Once you’re basic product is retaining users at even the most basic level go full steam with distribution and growth
One way of understanding whether you are ready to grow or not is to use the survey.io survey to identify whether you have achieved product / market fit or not. 40% of a 30 user cohort must answer “very dissapointed” to the question about how they would feel if your product didn’t exist.
Virginia Lee from my product team literally stalked our early users on facebook and linkedin to get their feedback. This must be done.
Ours was active users. “active” means they did a conference call that was longer than 5 minutes with more than 2 people on it within the last 30 days. We tracked our % of growth on a weekly and monthly basis.

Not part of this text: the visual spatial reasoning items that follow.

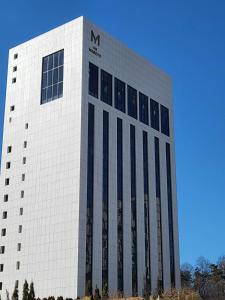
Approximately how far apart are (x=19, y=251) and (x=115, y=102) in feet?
74.5

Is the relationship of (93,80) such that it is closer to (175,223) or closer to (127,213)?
(127,213)

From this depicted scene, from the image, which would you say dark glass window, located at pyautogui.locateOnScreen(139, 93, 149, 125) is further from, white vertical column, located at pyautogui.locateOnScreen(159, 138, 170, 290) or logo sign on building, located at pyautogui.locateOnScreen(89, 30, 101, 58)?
logo sign on building, located at pyautogui.locateOnScreen(89, 30, 101, 58)

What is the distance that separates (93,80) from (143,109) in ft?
34.9

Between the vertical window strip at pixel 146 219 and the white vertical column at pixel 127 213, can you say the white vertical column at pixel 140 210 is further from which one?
the white vertical column at pixel 127 213

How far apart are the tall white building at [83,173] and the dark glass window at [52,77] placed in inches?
6.0

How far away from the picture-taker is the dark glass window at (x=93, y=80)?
65.8 m

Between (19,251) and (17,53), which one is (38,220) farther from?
(17,53)

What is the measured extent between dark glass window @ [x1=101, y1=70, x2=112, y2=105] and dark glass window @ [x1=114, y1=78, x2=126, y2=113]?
4.01ft

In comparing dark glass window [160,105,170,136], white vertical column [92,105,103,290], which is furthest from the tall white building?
dark glass window [160,105,170,136]

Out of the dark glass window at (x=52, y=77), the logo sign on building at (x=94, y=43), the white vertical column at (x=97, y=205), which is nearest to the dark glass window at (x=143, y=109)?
the white vertical column at (x=97, y=205)

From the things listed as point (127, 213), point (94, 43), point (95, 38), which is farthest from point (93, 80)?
point (127, 213)

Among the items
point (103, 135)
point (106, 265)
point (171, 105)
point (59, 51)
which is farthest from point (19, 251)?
point (171, 105)

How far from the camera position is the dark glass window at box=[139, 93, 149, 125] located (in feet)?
240

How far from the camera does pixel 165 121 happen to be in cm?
7819
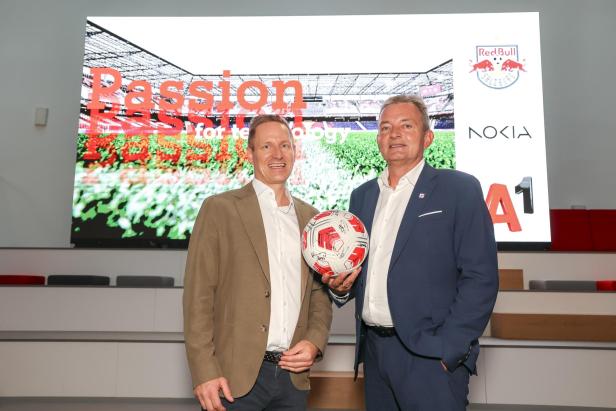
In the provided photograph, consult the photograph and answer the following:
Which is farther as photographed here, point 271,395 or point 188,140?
point 188,140

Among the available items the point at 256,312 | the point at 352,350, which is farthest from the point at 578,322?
the point at 256,312

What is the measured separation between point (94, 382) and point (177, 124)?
9.47 feet

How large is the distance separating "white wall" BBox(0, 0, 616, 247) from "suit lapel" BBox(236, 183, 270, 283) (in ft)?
13.1

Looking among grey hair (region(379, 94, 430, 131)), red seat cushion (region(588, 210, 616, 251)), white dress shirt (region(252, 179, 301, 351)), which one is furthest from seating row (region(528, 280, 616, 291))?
white dress shirt (region(252, 179, 301, 351))

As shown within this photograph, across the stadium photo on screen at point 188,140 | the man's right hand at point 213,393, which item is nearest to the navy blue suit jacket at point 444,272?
the man's right hand at point 213,393

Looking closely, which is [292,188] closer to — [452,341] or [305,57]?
[305,57]

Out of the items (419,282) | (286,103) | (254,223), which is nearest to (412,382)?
(419,282)

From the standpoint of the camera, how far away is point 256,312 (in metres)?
1.30

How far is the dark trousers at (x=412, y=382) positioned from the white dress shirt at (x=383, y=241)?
0.27ft

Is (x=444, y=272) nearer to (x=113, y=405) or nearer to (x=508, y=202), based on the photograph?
(x=113, y=405)

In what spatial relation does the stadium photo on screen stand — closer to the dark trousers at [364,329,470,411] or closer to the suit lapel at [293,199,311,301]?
the suit lapel at [293,199,311,301]

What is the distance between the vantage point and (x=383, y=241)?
1546 millimetres

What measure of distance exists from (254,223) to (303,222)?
0.19 meters

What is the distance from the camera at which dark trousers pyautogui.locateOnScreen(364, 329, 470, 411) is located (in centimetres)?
134
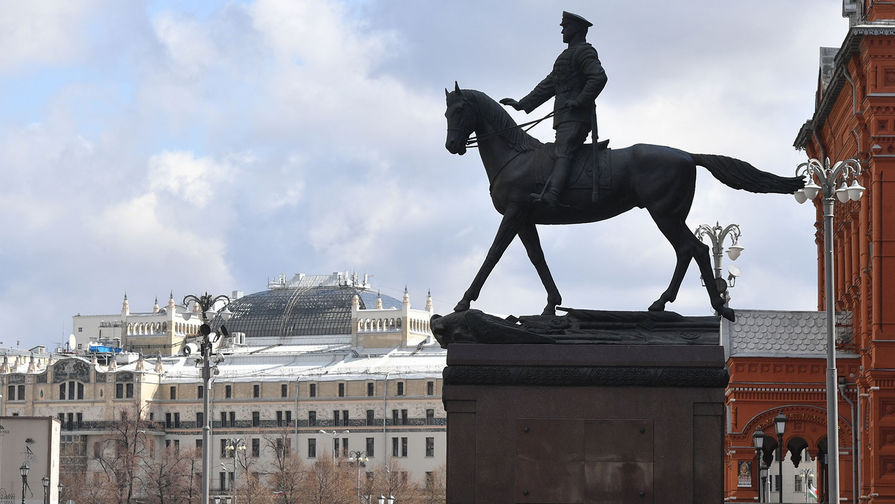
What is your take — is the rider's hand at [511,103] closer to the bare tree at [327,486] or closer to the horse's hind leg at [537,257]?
the horse's hind leg at [537,257]

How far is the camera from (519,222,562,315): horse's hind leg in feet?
65.8

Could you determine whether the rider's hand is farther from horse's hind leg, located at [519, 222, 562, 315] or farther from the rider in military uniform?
horse's hind leg, located at [519, 222, 562, 315]

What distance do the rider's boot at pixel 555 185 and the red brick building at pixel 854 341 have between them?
2391 cm

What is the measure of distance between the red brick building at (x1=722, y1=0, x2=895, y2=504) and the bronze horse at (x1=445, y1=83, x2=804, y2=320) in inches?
907

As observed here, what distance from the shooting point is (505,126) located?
66.5 ft

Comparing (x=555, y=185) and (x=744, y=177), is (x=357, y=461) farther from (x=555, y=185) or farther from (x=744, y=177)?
(x=555, y=185)

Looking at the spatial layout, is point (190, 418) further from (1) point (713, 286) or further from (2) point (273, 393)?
(1) point (713, 286)

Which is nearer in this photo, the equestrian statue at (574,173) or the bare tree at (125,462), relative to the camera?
the equestrian statue at (574,173)

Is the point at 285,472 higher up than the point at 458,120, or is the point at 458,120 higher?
the point at 458,120

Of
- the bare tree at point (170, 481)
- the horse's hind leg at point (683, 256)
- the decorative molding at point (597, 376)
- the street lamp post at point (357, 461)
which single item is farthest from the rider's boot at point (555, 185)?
the street lamp post at point (357, 461)

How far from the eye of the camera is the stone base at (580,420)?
62.2ft

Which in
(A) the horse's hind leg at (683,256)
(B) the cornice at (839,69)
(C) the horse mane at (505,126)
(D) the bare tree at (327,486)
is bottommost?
(D) the bare tree at (327,486)

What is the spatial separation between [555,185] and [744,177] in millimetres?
2102

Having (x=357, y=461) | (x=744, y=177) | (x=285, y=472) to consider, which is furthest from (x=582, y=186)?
(x=285, y=472)
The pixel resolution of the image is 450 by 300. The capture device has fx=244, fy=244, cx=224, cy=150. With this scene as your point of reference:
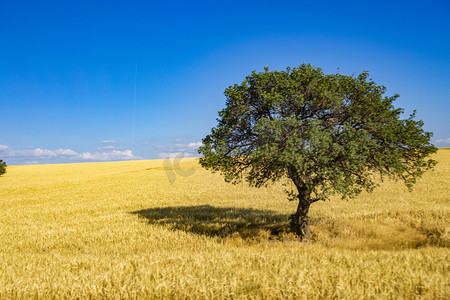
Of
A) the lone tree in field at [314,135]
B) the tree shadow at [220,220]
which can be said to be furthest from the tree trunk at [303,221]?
the tree shadow at [220,220]

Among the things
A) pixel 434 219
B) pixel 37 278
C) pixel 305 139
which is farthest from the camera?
pixel 434 219

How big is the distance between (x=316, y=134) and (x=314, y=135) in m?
0.37

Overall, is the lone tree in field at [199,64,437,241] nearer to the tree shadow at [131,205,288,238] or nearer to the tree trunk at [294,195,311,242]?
the tree trunk at [294,195,311,242]

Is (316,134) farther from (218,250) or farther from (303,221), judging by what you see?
(218,250)

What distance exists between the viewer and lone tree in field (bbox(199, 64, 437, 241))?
10297 millimetres

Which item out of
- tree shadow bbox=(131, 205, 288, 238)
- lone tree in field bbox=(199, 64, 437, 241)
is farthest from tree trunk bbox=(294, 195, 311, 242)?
tree shadow bbox=(131, 205, 288, 238)

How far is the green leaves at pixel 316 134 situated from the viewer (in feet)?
33.8

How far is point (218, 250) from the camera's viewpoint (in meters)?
9.97

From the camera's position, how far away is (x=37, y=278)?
19.9ft

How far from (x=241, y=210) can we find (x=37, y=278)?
1504 cm

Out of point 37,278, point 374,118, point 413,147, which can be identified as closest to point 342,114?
point 374,118

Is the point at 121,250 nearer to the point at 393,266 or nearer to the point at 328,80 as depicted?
the point at 393,266

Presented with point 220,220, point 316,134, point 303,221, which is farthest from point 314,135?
point 220,220

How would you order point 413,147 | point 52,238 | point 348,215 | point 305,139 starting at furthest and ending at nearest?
point 348,215, point 52,238, point 413,147, point 305,139
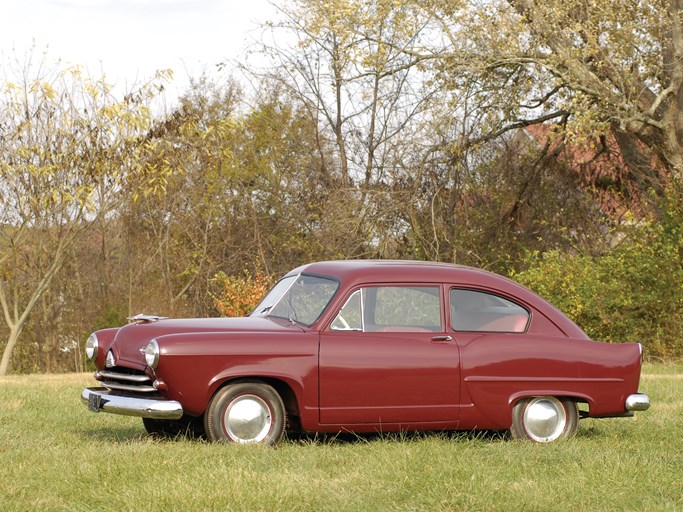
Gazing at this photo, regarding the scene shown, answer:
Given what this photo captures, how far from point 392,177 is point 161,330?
637 inches

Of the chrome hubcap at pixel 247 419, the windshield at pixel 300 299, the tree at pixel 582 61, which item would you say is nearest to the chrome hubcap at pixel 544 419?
the windshield at pixel 300 299

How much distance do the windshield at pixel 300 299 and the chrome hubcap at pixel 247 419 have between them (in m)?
0.76

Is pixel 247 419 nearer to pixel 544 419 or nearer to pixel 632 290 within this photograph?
pixel 544 419

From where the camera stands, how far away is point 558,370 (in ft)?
27.9

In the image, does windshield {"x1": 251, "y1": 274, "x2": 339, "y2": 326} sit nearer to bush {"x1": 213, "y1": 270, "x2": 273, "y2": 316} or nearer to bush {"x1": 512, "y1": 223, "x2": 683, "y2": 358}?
bush {"x1": 512, "y1": 223, "x2": 683, "y2": 358}

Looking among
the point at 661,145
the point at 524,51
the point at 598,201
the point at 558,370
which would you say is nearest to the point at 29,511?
the point at 558,370

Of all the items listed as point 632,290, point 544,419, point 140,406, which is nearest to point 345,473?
point 140,406

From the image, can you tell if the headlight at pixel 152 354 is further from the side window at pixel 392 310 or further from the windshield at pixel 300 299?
the side window at pixel 392 310

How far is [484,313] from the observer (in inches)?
342

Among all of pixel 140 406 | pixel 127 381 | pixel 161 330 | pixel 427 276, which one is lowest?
pixel 140 406

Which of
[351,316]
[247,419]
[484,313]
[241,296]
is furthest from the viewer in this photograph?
[241,296]

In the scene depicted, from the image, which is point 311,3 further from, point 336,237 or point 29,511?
point 29,511

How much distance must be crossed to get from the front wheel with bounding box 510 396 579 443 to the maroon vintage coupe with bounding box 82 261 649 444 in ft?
0.03

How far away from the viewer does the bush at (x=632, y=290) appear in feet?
63.6
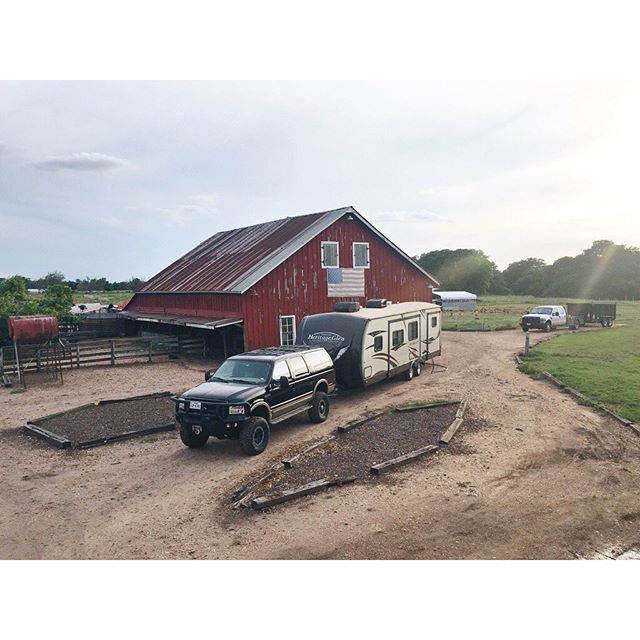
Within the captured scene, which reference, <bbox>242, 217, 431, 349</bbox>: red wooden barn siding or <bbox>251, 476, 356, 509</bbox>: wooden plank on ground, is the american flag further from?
<bbox>251, 476, 356, 509</bbox>: wooden plank on ground

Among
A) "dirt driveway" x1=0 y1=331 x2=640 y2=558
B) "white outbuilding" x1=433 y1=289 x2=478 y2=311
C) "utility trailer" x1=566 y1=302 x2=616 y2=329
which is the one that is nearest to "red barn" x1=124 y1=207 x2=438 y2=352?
"dirt driveway" x1=0 y1=331 x2=640 y2=558

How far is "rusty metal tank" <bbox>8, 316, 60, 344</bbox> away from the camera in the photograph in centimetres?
2189

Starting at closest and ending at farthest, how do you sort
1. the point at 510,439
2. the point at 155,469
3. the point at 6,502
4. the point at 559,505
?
the point at 559,505, the point at 6,502, the point at 155,469, the point at 510,439

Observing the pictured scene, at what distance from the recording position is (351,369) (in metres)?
17.4

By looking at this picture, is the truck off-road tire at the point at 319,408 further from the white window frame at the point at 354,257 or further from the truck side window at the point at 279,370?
the white window frame at the point at 354,257

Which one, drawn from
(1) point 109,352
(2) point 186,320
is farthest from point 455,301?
(1) point 109,352

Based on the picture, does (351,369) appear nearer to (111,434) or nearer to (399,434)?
(399,434)

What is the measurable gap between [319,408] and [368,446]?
2.97 meters

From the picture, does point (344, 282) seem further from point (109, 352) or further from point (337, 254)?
point (109, 352)

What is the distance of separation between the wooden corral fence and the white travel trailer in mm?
10956

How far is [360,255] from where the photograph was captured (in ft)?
99.9

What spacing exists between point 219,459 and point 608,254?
111m

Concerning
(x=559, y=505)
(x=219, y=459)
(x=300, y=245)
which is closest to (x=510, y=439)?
(x=559, y=505)

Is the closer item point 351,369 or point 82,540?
point 82,540
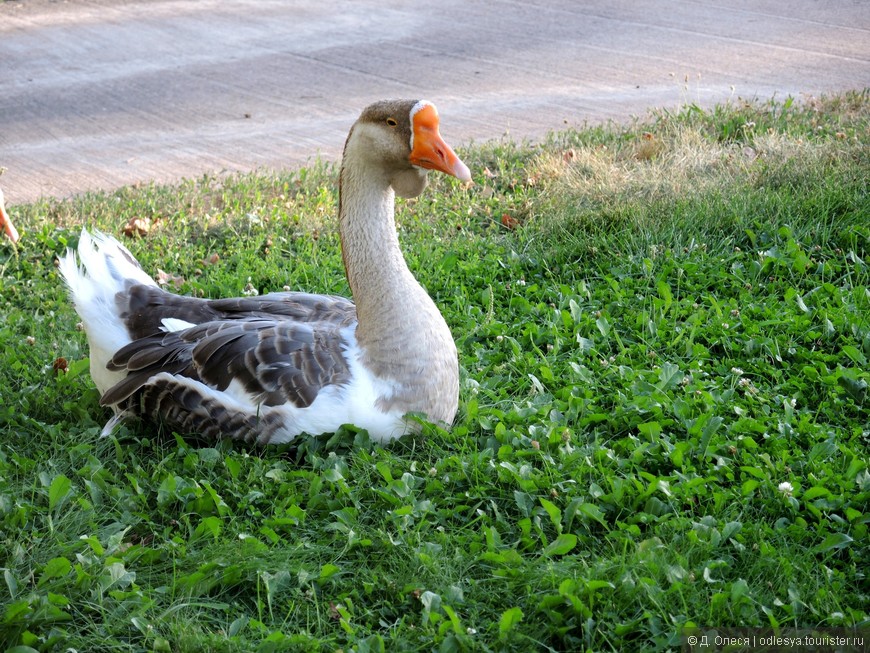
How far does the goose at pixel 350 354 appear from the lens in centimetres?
396

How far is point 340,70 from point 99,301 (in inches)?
263

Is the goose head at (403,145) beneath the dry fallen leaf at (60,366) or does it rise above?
above

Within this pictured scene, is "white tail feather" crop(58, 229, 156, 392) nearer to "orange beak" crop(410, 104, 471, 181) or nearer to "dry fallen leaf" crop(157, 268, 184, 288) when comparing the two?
"dry fallen leaf" crop(157, 268, 184, 288)

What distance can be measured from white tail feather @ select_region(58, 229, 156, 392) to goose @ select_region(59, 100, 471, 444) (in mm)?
137

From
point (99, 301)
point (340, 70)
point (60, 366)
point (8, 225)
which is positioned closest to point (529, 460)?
point (99, 301)

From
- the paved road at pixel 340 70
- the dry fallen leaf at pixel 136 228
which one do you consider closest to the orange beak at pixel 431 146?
the dry fallen leaf at pixel 136 228

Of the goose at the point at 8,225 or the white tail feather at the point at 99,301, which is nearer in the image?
the white tail feather at the point at 99,301

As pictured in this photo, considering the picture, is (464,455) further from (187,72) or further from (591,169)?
(187,72)

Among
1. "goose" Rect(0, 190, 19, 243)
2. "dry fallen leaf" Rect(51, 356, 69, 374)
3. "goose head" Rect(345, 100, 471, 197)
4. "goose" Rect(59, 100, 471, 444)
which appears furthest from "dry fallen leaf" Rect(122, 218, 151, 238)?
"goose head" Rect(345, 100, 471, 197)

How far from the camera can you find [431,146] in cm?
393

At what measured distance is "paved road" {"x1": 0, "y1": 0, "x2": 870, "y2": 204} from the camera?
8617mm

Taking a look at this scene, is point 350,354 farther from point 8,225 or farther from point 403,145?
point 8,225

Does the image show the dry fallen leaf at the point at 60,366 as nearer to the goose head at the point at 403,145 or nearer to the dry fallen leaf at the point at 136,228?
the dry fallen leaf at the point at 136,228

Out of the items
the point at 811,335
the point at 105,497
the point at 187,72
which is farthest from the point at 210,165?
the point at 811,335
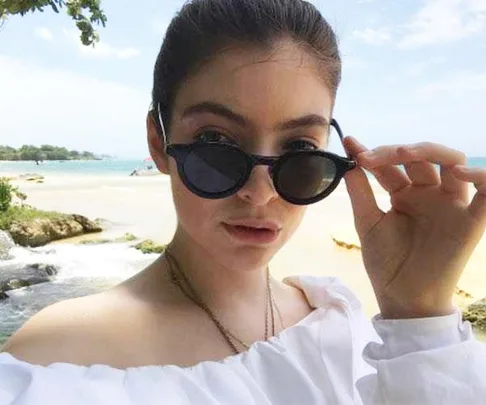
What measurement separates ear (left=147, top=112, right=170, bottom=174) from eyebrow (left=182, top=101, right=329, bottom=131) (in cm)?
20

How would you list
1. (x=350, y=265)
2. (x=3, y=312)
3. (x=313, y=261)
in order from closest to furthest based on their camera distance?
(x=3, y=312) < (x=350, y=265) < (x=313, y=261)

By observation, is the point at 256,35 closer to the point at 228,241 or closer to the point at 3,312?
the point at 228,241

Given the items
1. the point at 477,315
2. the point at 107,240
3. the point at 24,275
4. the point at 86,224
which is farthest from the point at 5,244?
the point at 477,315

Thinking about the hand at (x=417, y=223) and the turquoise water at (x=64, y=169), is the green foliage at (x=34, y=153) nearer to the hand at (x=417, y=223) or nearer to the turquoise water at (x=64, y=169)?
the turquoise water at (x=64, y=169)

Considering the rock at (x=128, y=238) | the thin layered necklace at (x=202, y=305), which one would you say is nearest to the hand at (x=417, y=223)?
the thin layered necklace at (x=202, y=305)

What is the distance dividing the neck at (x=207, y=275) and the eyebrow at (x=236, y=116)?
0.37 m

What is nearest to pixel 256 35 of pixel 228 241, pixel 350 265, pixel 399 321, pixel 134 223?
pixel 228 241

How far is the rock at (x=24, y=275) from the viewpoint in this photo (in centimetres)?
662

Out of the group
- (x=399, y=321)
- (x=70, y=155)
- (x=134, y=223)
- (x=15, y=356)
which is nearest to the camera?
(x=15, y=356)

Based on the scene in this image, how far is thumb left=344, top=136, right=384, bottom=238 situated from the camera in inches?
52.0

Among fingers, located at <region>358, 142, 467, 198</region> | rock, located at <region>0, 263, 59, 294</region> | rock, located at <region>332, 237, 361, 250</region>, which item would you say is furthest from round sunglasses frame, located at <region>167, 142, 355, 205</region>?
rock, located at <region>332, 237, 361, 250</region>

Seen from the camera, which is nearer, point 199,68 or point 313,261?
point 199,68

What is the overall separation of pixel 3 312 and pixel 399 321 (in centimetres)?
542

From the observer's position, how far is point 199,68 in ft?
4.03
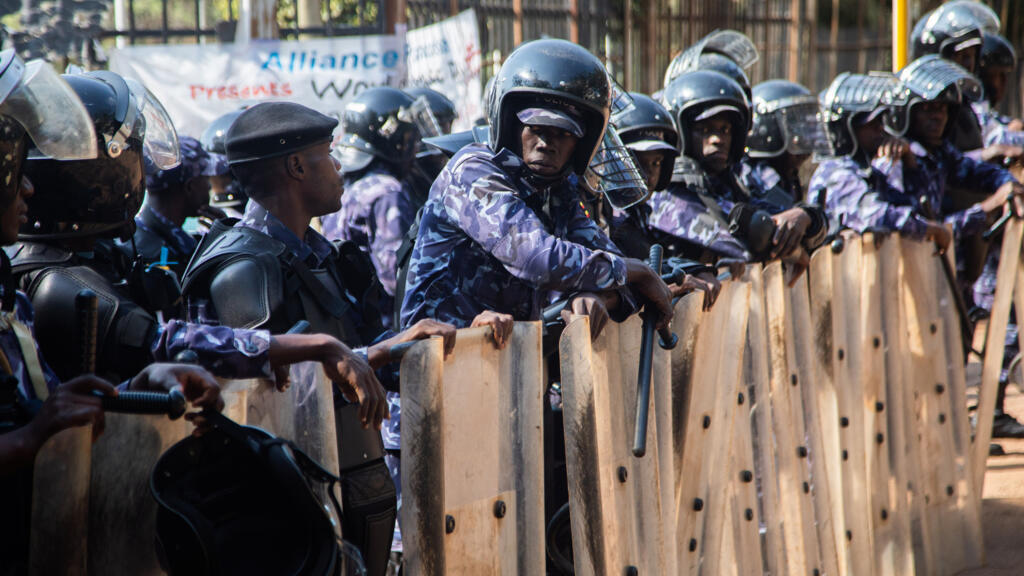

I think we would have saved ourselves a few months if we had gone to one of these at the very beginning.It not only gets your product out there faster, connects you with really smart mentors but it will also jump start fundraising
It will take you twice as long to raise half as much. We had me (previous exit, published, harvard, decade+ of tech) and my co-founder (e-vite founder w/ exit, berkleymba, several years of biz dev for AOL instant messenger) and it took us about 6 months to raise our seed round. Granted we did a convertible note with a high cap and only took money from pro’s.
Thank you for having meNow please go put a dent in the damn universe by founding startups!